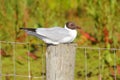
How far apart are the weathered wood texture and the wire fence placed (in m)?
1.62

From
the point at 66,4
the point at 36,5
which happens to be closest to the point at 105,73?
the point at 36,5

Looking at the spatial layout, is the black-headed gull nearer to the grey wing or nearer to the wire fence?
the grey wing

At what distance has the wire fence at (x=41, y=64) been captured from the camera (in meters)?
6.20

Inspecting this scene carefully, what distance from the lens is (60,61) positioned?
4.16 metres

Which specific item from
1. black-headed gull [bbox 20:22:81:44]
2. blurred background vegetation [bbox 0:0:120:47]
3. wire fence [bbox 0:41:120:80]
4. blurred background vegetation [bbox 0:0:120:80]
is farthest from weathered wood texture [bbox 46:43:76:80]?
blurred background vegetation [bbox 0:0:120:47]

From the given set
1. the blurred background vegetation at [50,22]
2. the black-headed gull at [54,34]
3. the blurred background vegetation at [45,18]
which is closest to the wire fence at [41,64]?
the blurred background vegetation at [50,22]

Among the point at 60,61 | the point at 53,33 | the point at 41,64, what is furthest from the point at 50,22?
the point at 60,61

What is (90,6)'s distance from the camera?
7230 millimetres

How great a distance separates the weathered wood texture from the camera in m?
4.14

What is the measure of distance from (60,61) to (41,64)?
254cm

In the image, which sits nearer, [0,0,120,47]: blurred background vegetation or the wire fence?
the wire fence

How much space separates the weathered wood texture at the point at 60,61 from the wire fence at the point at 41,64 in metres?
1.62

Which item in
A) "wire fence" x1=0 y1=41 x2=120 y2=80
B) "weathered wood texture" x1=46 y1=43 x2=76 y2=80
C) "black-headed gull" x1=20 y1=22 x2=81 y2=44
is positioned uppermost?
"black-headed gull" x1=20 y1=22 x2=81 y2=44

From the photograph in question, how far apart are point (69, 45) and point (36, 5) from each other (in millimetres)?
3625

* * *

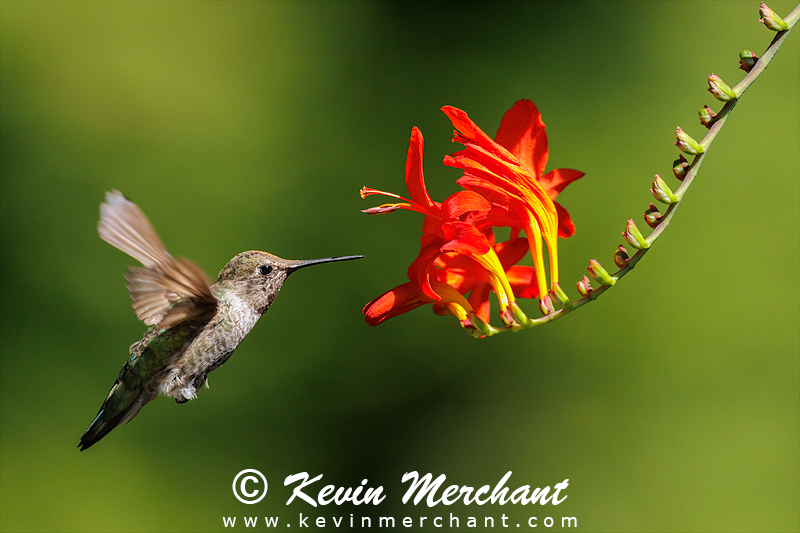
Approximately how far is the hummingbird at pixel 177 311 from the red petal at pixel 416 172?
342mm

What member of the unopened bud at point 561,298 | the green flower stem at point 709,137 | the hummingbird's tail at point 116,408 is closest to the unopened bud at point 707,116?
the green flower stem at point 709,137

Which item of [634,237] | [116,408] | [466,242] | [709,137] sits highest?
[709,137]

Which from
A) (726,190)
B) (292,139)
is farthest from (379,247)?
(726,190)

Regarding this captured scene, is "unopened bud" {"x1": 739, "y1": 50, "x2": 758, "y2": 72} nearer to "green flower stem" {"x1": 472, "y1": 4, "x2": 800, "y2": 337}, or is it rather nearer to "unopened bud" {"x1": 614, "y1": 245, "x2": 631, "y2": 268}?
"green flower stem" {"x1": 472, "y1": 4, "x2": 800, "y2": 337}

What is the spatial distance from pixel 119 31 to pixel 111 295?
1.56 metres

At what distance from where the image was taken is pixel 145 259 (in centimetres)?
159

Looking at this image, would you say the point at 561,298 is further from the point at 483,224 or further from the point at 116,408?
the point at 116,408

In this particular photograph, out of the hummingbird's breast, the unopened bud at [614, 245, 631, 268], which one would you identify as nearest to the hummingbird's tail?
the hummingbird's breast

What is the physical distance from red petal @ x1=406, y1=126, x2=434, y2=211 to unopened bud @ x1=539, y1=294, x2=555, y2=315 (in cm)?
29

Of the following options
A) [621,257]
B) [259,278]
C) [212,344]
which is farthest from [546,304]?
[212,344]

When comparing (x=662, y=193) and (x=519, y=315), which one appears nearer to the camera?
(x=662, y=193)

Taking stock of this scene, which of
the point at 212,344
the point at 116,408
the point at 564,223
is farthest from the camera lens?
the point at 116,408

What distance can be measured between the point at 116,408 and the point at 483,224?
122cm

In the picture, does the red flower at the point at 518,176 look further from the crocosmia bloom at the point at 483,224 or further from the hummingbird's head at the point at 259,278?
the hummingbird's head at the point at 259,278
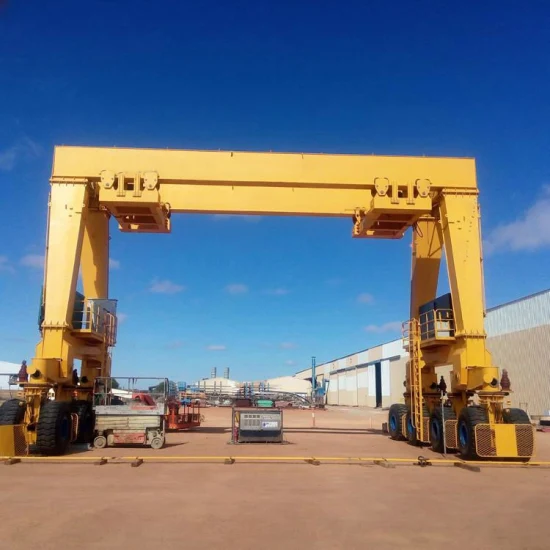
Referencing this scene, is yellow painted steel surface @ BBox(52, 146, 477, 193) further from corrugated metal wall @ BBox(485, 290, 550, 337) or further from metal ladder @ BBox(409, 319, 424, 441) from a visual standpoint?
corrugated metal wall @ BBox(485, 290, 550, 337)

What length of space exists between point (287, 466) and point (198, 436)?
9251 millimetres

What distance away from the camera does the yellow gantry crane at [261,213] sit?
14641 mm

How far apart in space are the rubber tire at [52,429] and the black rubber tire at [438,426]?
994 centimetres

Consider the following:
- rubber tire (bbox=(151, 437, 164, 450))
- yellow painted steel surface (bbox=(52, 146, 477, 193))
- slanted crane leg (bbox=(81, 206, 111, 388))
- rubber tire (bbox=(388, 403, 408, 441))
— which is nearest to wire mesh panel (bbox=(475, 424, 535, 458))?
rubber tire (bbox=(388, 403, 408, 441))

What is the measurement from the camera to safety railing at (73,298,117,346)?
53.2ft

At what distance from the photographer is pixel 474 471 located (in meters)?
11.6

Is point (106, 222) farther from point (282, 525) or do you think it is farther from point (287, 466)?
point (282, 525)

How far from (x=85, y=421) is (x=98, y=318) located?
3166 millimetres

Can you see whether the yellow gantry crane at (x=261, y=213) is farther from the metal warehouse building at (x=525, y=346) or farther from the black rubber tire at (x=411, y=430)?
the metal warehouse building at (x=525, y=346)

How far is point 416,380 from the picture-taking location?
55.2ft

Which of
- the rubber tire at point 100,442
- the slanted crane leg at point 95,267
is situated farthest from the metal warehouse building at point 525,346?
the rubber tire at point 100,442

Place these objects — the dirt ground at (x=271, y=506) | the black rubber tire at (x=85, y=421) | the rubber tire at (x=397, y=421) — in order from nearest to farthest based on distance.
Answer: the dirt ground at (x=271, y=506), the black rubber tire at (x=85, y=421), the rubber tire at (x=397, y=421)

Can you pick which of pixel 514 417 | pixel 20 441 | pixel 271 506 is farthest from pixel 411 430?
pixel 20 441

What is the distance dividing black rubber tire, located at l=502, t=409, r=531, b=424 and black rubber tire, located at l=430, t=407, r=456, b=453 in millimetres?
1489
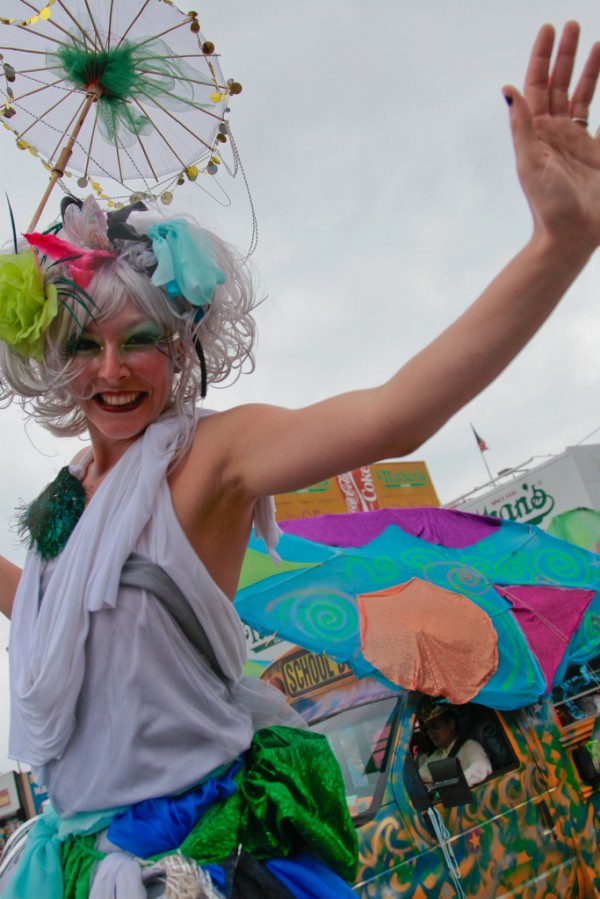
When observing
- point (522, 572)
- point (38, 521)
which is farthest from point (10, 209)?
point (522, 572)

---

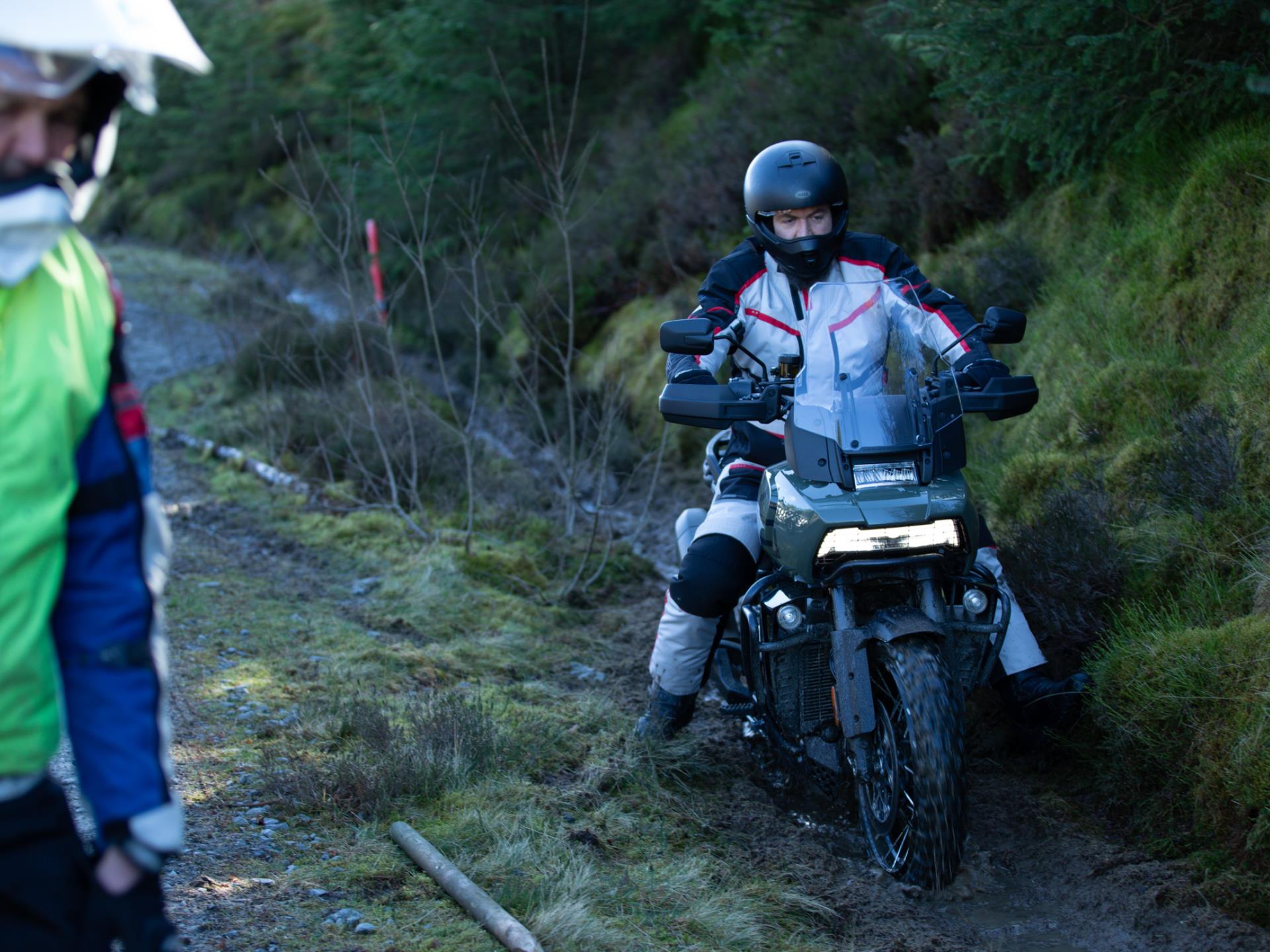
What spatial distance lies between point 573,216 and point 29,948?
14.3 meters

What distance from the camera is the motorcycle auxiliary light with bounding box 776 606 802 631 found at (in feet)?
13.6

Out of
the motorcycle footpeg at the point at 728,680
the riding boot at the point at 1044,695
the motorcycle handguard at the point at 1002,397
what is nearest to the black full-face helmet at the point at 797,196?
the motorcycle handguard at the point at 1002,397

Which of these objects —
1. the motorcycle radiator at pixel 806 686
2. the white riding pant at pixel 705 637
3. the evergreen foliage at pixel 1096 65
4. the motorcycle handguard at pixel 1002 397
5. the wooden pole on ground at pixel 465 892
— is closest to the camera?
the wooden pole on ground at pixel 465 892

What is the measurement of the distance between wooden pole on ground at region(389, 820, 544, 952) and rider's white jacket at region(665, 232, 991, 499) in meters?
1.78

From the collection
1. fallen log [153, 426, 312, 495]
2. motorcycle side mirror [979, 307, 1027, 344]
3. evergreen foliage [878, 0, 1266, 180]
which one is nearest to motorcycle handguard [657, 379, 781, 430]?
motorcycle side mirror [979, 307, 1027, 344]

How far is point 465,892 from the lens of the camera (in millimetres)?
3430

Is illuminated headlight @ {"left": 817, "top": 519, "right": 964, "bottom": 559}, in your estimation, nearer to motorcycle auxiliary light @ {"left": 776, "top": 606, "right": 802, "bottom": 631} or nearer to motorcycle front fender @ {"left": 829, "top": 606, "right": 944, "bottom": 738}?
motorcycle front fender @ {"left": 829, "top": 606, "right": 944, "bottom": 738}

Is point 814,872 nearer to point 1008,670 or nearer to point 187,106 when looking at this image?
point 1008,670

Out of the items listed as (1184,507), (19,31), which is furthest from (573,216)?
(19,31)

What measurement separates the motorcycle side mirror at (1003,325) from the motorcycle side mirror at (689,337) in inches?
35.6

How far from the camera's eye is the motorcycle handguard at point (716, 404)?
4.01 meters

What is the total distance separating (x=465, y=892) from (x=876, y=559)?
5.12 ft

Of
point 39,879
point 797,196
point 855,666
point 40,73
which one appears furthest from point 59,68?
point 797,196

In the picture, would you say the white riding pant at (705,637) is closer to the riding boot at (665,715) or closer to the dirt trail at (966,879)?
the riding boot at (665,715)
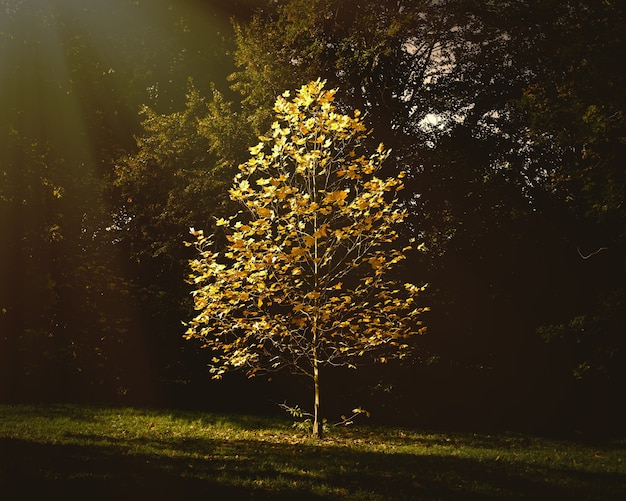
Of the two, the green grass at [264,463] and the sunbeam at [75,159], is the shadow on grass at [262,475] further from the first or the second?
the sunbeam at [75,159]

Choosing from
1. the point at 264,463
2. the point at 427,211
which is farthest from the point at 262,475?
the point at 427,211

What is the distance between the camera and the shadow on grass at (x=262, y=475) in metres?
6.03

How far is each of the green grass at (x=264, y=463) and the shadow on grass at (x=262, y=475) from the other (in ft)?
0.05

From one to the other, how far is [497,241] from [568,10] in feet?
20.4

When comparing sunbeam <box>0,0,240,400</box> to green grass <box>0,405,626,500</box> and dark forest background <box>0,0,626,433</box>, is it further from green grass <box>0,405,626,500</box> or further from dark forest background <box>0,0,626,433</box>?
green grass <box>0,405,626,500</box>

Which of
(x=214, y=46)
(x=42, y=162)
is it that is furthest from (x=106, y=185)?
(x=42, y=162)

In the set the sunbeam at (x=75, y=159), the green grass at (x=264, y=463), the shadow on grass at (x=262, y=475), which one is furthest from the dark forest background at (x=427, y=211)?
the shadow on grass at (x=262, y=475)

*TASK TO COMPLETE*:
Transcribe the items starting at the line containing "How far apart are the" and ending after the line containing "4.16 metres". Keep every line exactly the same.

*EXERCISE SOLUTION*:
How far apart are the weathered wood texture and the wire fence placed (in m)?
1.62

From
the point at 66,4
the point at 36,5
which happens to be closest to the point at 105,73?
the point at 36,5

Looking at the spatial layout, is the black-headed gull nearer to the grey wing or nearer to the wire fence?
the grey wing

At what distance has the wire fence at (x=41, y=64) been captured from the camera (in meters)?
6.20

Inspecting this scene carefully, what distance from the lens is (60,61) positioned?
4.16 metres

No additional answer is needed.